┏━━

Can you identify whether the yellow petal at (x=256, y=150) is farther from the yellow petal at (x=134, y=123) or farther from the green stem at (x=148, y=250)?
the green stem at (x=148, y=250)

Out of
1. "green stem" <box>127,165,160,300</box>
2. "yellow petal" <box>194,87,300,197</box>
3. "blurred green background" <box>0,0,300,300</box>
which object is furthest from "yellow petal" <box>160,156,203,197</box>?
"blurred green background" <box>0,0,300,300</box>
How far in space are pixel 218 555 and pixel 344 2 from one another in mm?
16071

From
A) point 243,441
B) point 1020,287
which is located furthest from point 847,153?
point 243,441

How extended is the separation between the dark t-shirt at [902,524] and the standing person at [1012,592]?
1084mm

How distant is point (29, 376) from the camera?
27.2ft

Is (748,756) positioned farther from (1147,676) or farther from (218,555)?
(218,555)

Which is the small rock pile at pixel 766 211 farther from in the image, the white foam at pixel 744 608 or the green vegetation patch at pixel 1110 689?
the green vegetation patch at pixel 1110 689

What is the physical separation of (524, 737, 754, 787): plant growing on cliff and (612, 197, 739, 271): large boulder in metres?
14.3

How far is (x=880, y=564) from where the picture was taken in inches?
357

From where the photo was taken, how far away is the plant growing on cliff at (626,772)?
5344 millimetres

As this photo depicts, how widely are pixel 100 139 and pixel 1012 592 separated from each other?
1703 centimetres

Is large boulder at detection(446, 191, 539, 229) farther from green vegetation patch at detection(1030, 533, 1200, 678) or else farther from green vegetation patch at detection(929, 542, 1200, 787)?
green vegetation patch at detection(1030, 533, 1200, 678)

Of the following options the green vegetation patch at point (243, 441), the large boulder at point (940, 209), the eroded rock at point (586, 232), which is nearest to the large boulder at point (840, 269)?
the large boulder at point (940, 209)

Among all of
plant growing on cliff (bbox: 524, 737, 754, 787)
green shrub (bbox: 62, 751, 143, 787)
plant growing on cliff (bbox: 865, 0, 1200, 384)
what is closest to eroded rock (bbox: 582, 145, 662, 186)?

┗━━

* DIRECTIONS FOR THIS TASK *
Write out every record verbatim.

* WRITTEN RESPONSE *
Can you identify whether the yellow petal at (x=256, y=150) is farther from the yellow petal at (x=134, y=123) or farther from the green stem at (x=148, y=250)?
the green stem at (x=148, y=250)

Out of
1. "green stem" <box>127,165,160,300</box>
2. "yellow petal" <box>194,87,300,197</box>
3. "blurred green background" <box>0,0,300,300</box>
which object is furthest from "yellow petal" <box>160,156,203,197</box>?
"blurred green background" <box>0,0,300,300</box>
How far in space are pixel 218 555 and pixel 344 2 from one another in mm?
16071

From
A) point 243,441
B) point 1020,287
which is located furthest from point 847,153?
point 243,441

How extended is the separation between the dark t-shirt at [902,524] and the standing person at [1012,592]?
1084mm

How distant is point (29, 376) from the camera?
27.2ft

Is (748,756) positioned farther from (1147,676) or farther from (218,555)?
(218,555)

Which is the small rock pile at pixel 766 211 farther from in the image, the white foam at pixel 744 608 or the green vegetation patch at pixel 1110 689?
the green vegetation patch at pixel 1110 689

What is the physical separation of (524, 737, 754, 787): plant growing on cliff and (612, 197, 739, 271): large boulder in metres?
14.3

How far is (x=880, y=564) from where the picture was taken in inches?
357

From where the photo was taken, how far away is the plant growing on cliff at (626,772)?
5344 millimetres

As this photo depicts, how widely are pixel 100 139 and pixel 1012 592 separated from each other?
1703 centimetres

Is large boulder at detection(446, 191, 539, 229) farther from green vegetation patch at detection(1030, 533, 1200, 678) or else farther from green vegetation patch at detection(929, 542, 1200, 787)?
green vegetation patch at detection(1030, 533, 1200, 678)

Of the following options the green vegetation patch at point (243, 441), the large boulder at point (940, 209), the eroded rock at point (586, 232), which is nearest to the large boulder at point (840, 269)?
the large boulder at point (940, 209)

Among all of
plant growing on cliff (bbox: 524, 737, 754, 787)
green shrub (bbox: 62, 751, 143, 787)
plant growing on cliff (bbox: 865, 0, 1200, 384)
what is closest to eroded rock (bbox: 582, 145, 662, 186)?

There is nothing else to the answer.